● EXERCISE REQUIREMENTS:
Pull out every line below that contains the word "foliage", and copy each one in full.

● MATERIALS PROVIDED:

----------

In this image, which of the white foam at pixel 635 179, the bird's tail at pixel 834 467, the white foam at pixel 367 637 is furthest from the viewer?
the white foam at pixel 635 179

----------

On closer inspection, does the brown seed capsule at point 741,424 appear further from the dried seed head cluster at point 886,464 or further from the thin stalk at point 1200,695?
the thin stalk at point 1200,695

----------

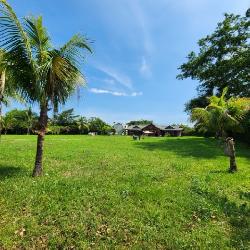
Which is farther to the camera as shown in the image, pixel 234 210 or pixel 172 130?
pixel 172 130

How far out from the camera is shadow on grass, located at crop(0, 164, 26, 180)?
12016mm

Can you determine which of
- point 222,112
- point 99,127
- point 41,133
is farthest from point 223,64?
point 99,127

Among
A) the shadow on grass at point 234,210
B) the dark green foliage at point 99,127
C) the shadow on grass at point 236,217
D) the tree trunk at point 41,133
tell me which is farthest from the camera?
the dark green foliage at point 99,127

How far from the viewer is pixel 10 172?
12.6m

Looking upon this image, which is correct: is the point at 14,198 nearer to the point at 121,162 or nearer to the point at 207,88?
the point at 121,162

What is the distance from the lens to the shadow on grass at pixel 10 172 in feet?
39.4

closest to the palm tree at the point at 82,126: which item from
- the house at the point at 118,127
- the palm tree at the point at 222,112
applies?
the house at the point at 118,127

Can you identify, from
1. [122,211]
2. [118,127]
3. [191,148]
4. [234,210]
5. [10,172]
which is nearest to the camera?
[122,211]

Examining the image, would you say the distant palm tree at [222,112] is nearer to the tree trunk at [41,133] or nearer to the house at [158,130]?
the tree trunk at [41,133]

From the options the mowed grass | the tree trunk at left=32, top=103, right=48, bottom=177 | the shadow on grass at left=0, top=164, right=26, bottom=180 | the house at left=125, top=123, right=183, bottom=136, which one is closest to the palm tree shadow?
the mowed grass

----------

● SOLUTION TO THE PROBLEM:
B) the dark green foliage at point 99,127
the dark green foliage at point 99,127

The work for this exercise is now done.